- **Exercise brief**: Copy every line of the records below word for word, dropping the picture markers from your answer.

- **Collected data**:

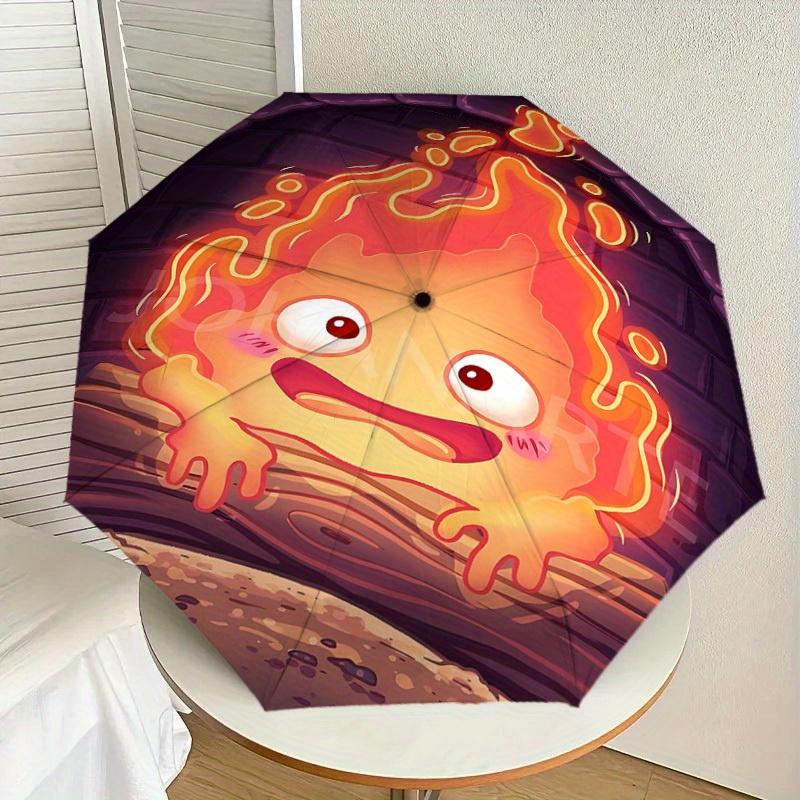1pc Fire Monster Themed Umbrella for Men & Women, Valentine s Day Christmas Decorative Umbrell001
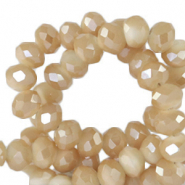 Perline sfaccettate 4x3mm rondella marrone Chadwick-effetto perlato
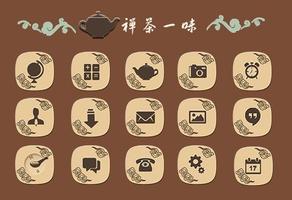 Tea Life Icons & Wallpapers imagem de tela 1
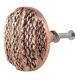 Round Jute Shape Antique Copper Aluminium Dresser Knob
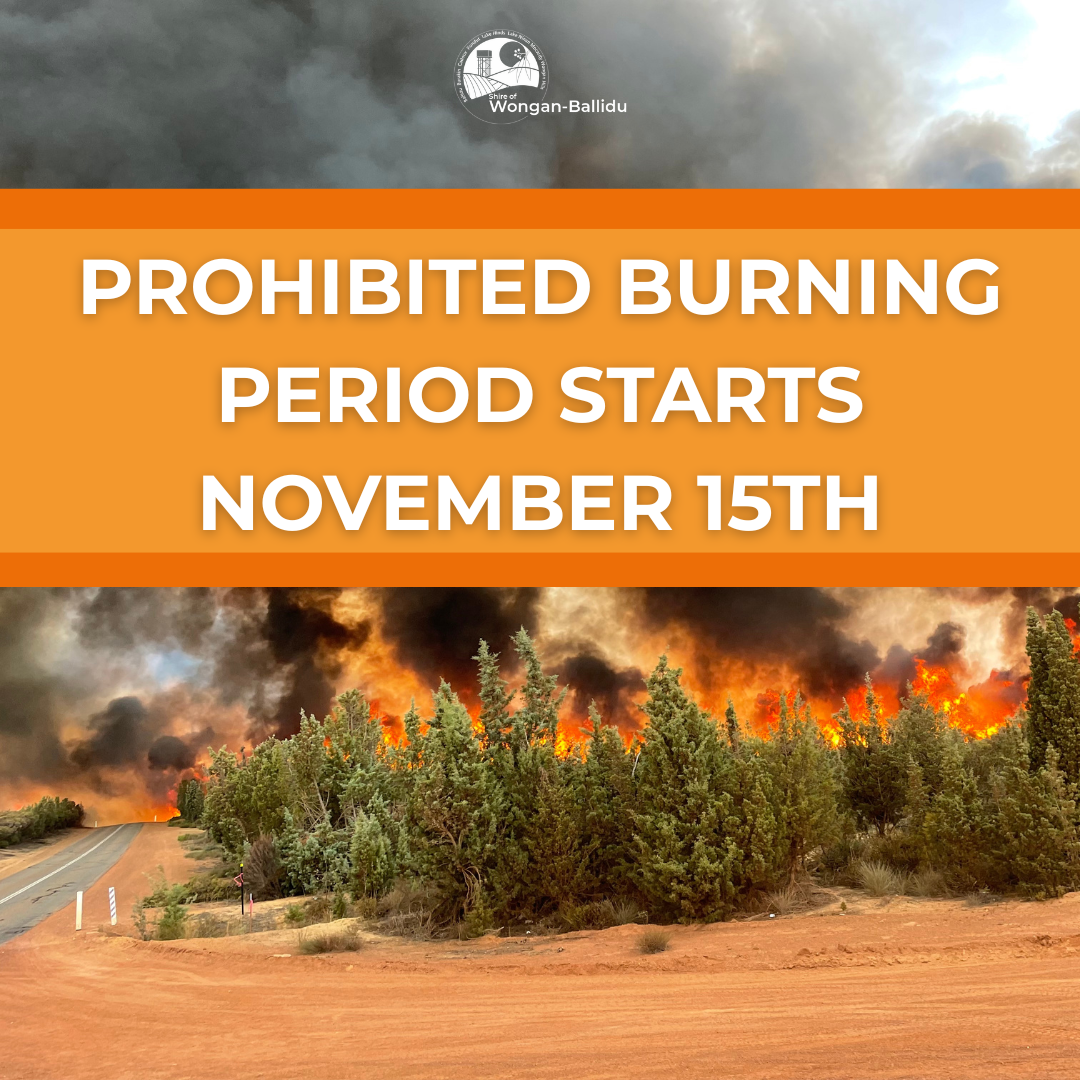 Prohibited Burning Period Starts November 15th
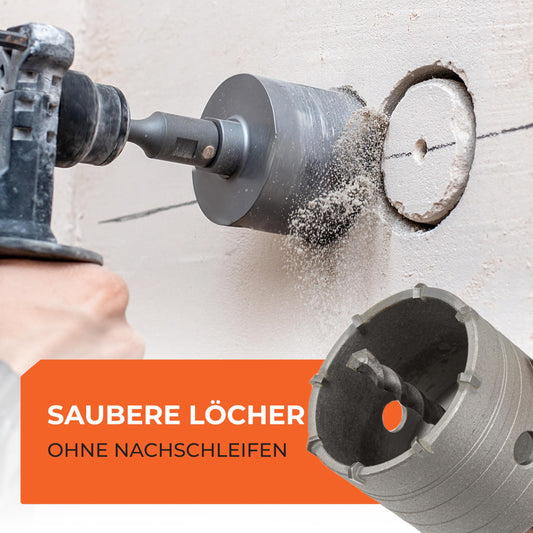 BAUBECK Bohrkrone SDS Plus – Dosenbohrer 68 & 82 mm für Beton & Mauerwerk
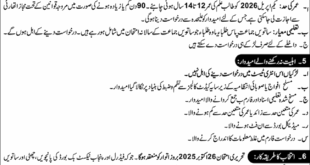 Admission Open in Military College Jhelum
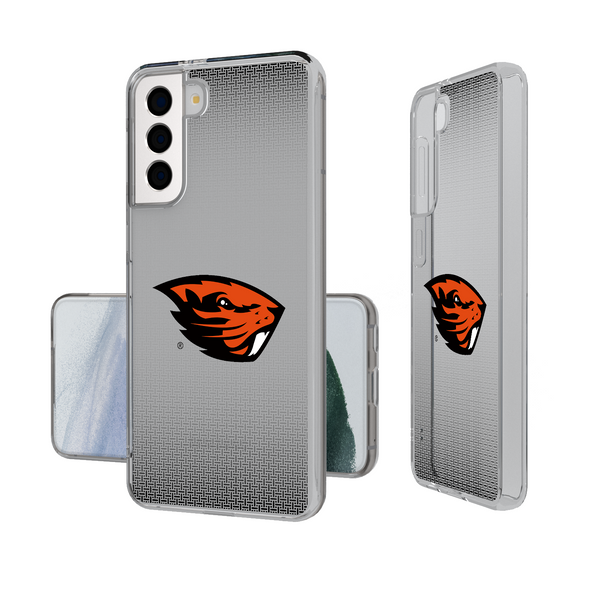 Oregon State Beavers Linen Galaxy Clear Phone Case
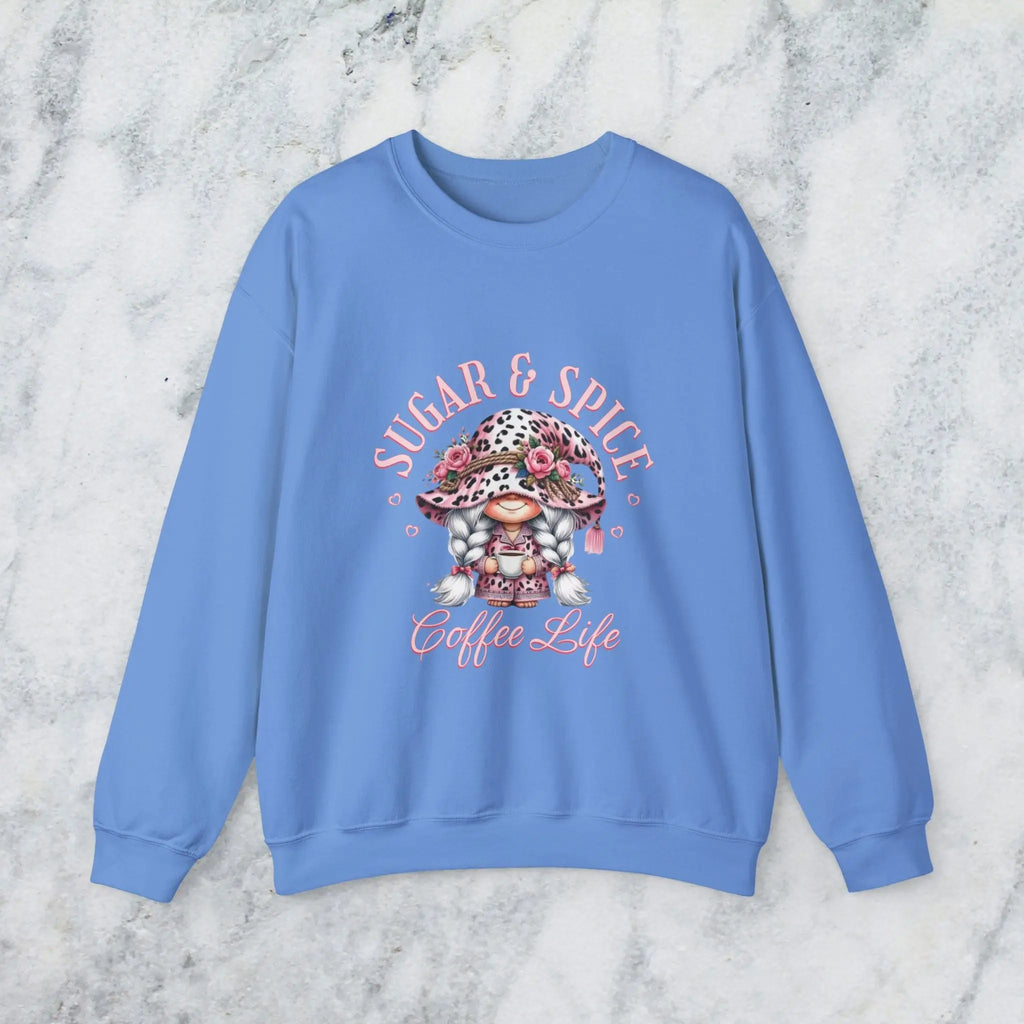 Sugar & Spice Sweatshirt | Cozy and Comfy Gift for Coffee Lovers Printify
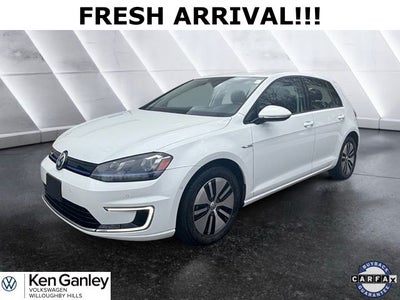 2016 Volkswagen e-Golf SEL Premium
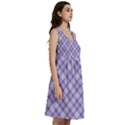 Purple Plaid Tartan 2 Diagonal Classic Skater Dress View3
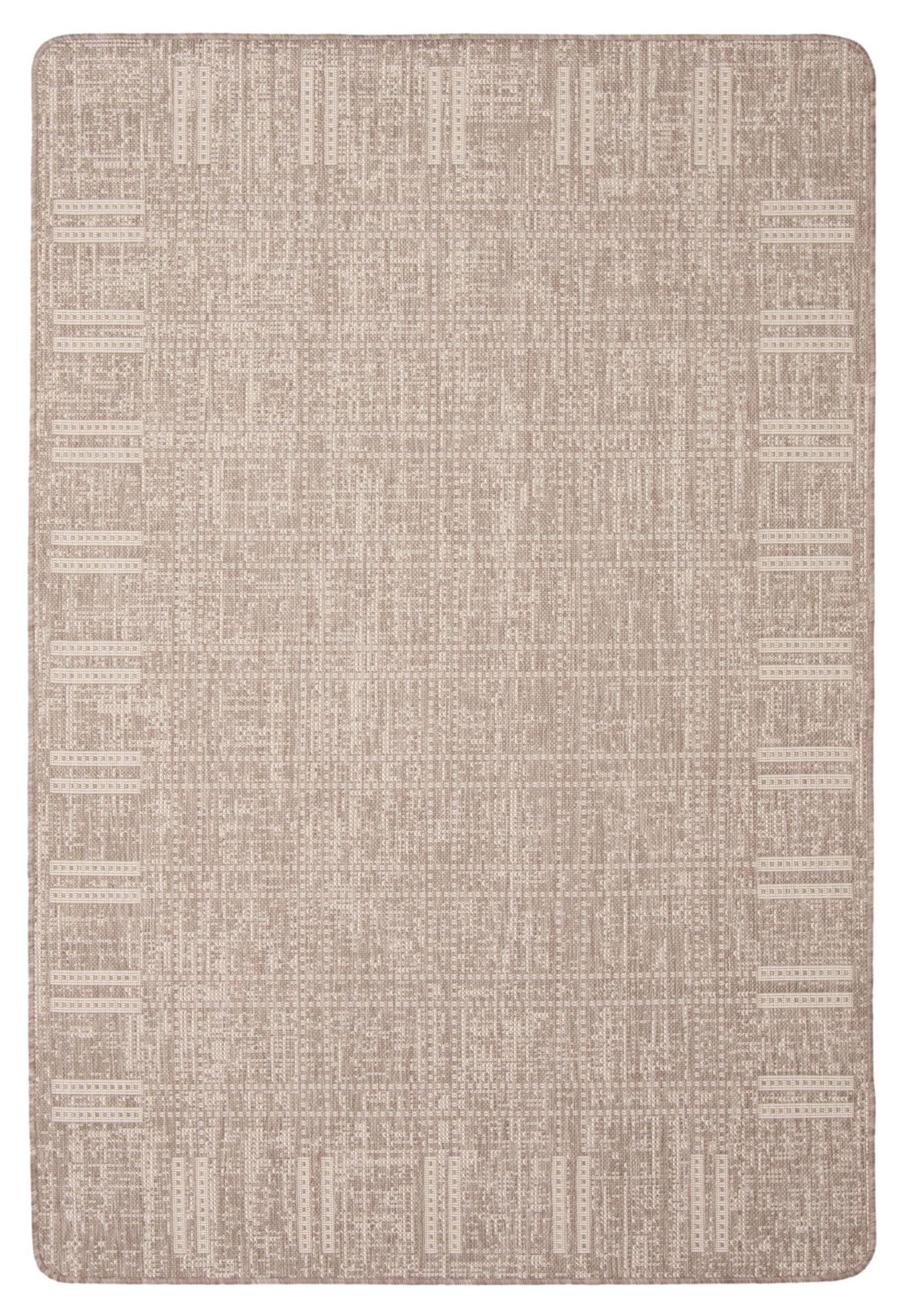 ECARPETGALLERY 353545 3 x 5 (ft) Polypropylene Taupe Rectangular Indoor Solid Area rug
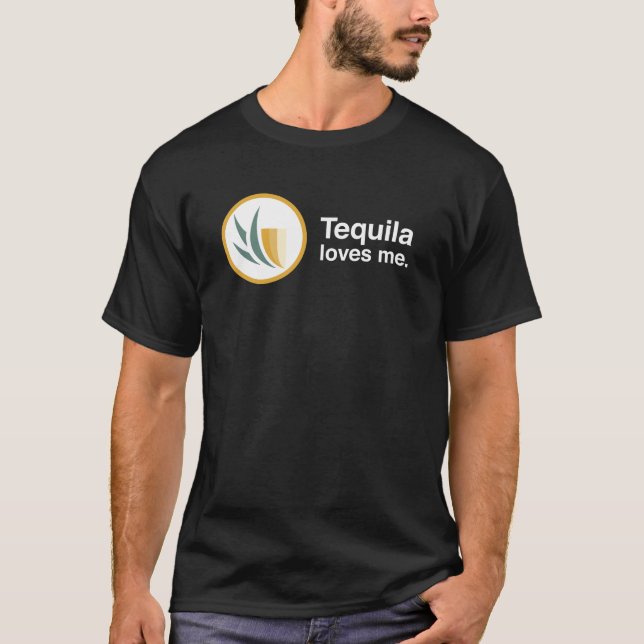 Tequila-Lieben ich T-Shirt (Vorderseite)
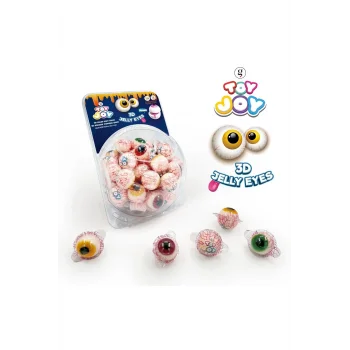 Toy Joy 3d Göz Dolgulu Yumuşak Şeker x 60 Adet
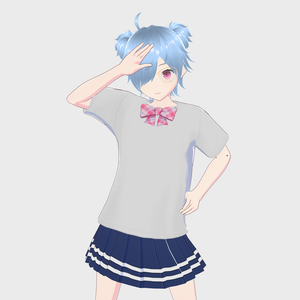 Cute Girl 2 3D_Model オリジナル3Ｄモデル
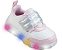 Tênis de Led Infantil Liz Luz Tira Comfy Branco e Rosa Pampili - Imagem 1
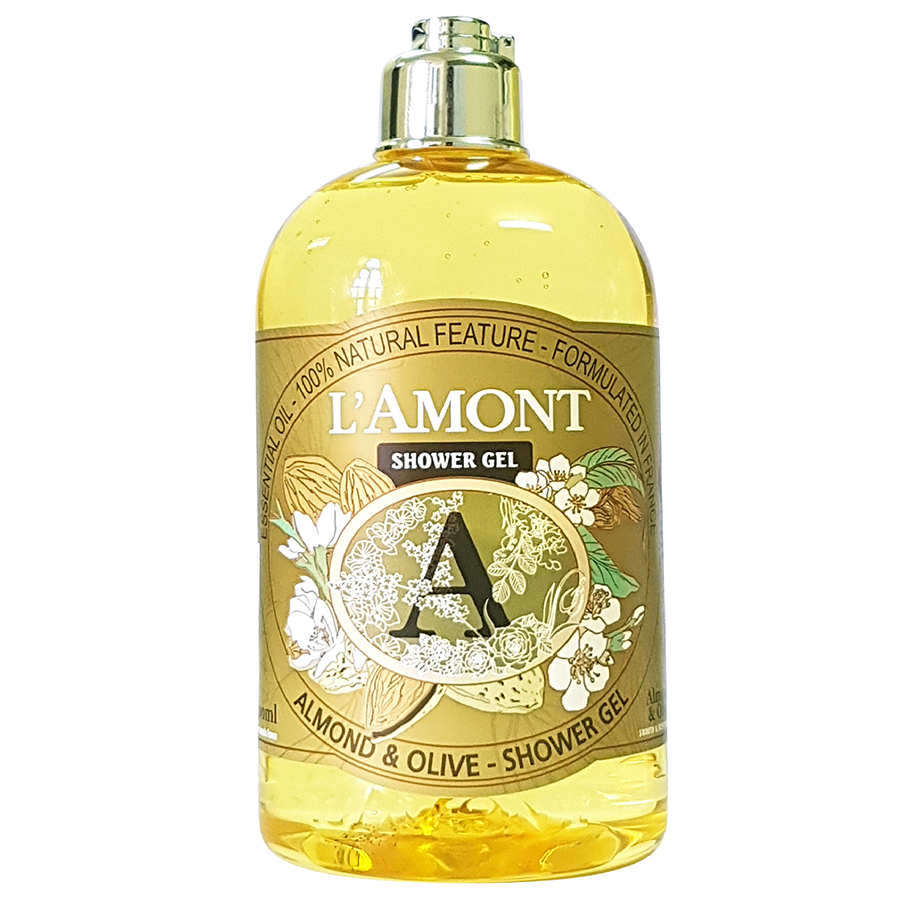 Sữa Tắm L'amont En Provence Almond & Olive Shower Gel Chai 500ml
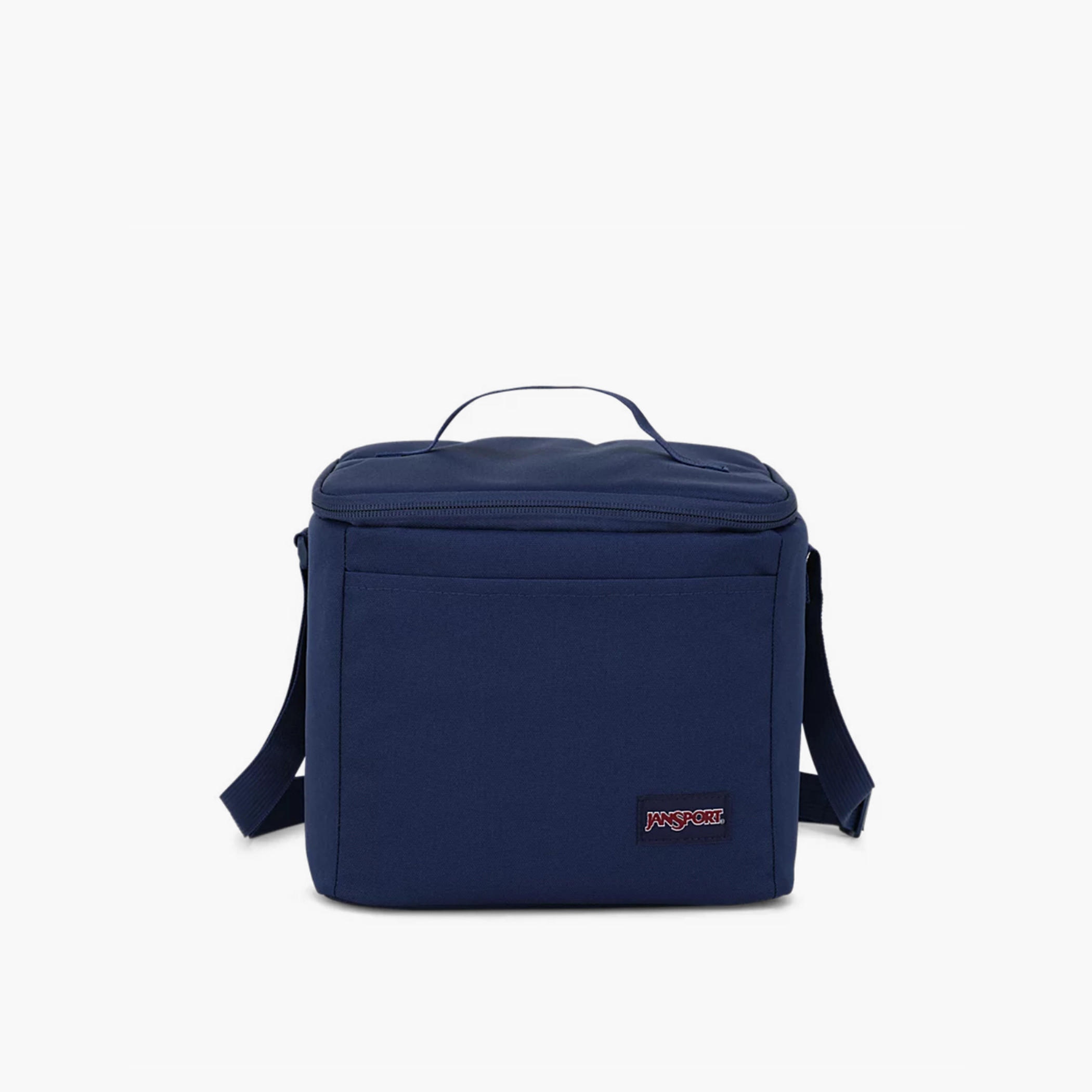 Jansport Solid Insulated Lunch Bag with Adjustable Strap and Zip Closure-school-lunchessentials-lunchbags-image-1
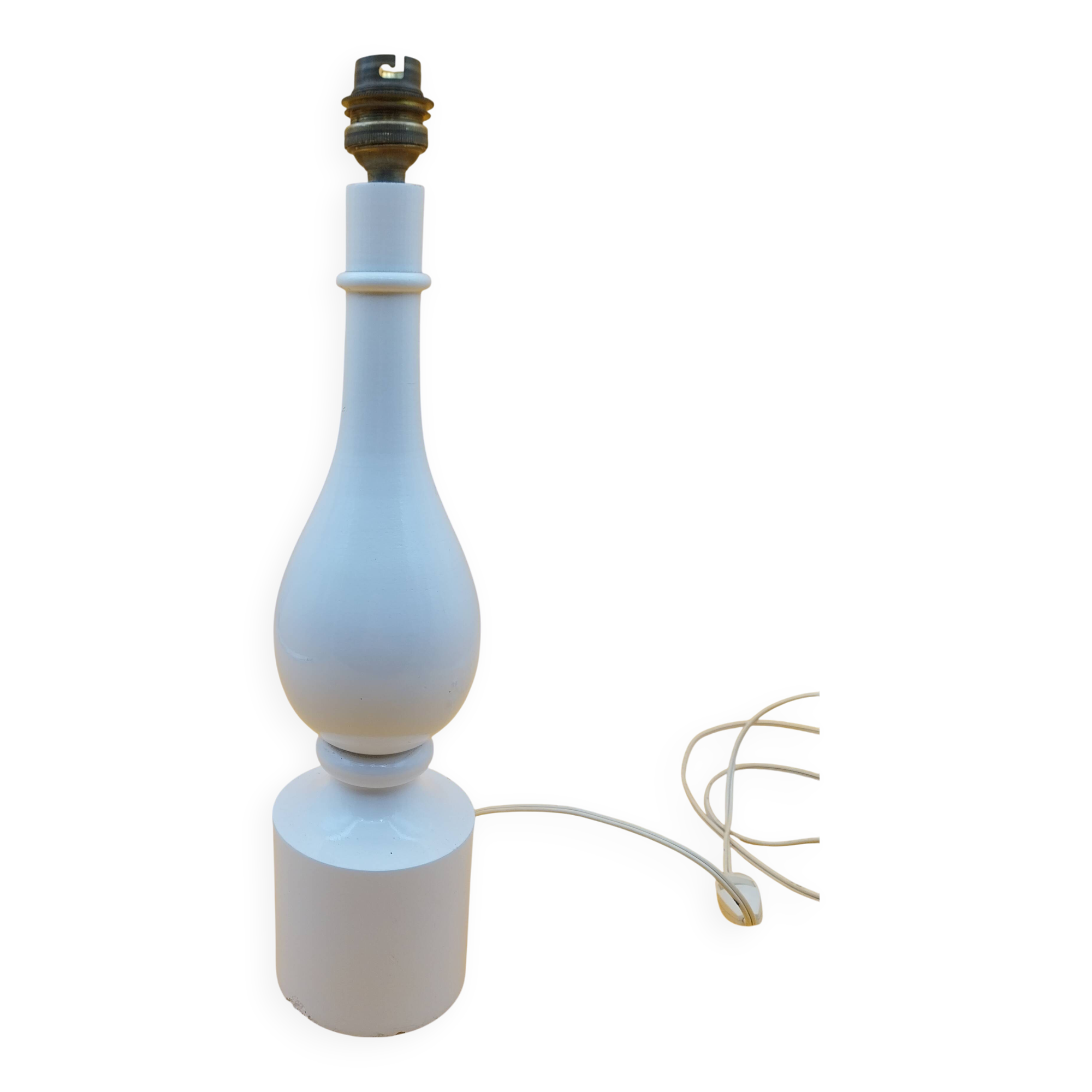 Lampe Philippe Capelle en bois année 70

- **Exercise output**:
1pc Fire Monster Themed Umbrella for Men & Women, Valentine s Day Christmas Decorative Umbrell001
 Perline sfaccettate 4x3mm rondella marrone Chadwick-effetto perlato
 Tea Life Icons & Wallpapers imagem de tela 1
 Round Jute Shape Antique Copper Aluminium Dresser Knob
 Prohibited Burning Period Starts November 15th
 BAUBECK Bohrkrone SDS Plus – Dosenbohrer 68 & 82 mm für Beton & Mauerwerk
 Admission Open in Military College Jhelum
 Oregon State Beavers Linen Galaxy Clear Phone Case
 Sugar & Spice Sweatshirt | Cozy and Comfy Gift for Coffee Lovers Printify
 2016 Volkswagen e-Golf SEL Premium
 Purple Plaid Tartan 2 Diagonal Classic Skater Dress View3
 ECARPETGALLERY 353545 3 x 5 (ft) Polypropylene Taupe Rectangular Indoor Solid Area rug
 Tequila-Lieben ich T-Shirt (Vorderseite)
 Toy Joy 3d Göz Dolgulu Yumuşak Şeker x 60 Adet
 Cute Girl 2 3D_Model オリジナル3Ｄモデル
 Tênis de Led Infantil Liz Luz Tira Comfy Branco e Rosa Pampili - Imagem 1
 Sữa Tắm L'amont En Provence Almond & Olive Shower Gel Chai 500ml
 Jansport Solid Insulated Lunch Bag with Adjustable Strap and Zip Closure-school-lunchessentials-lunchbags-image-1
 Lampe Philippe Capelle en bois année 70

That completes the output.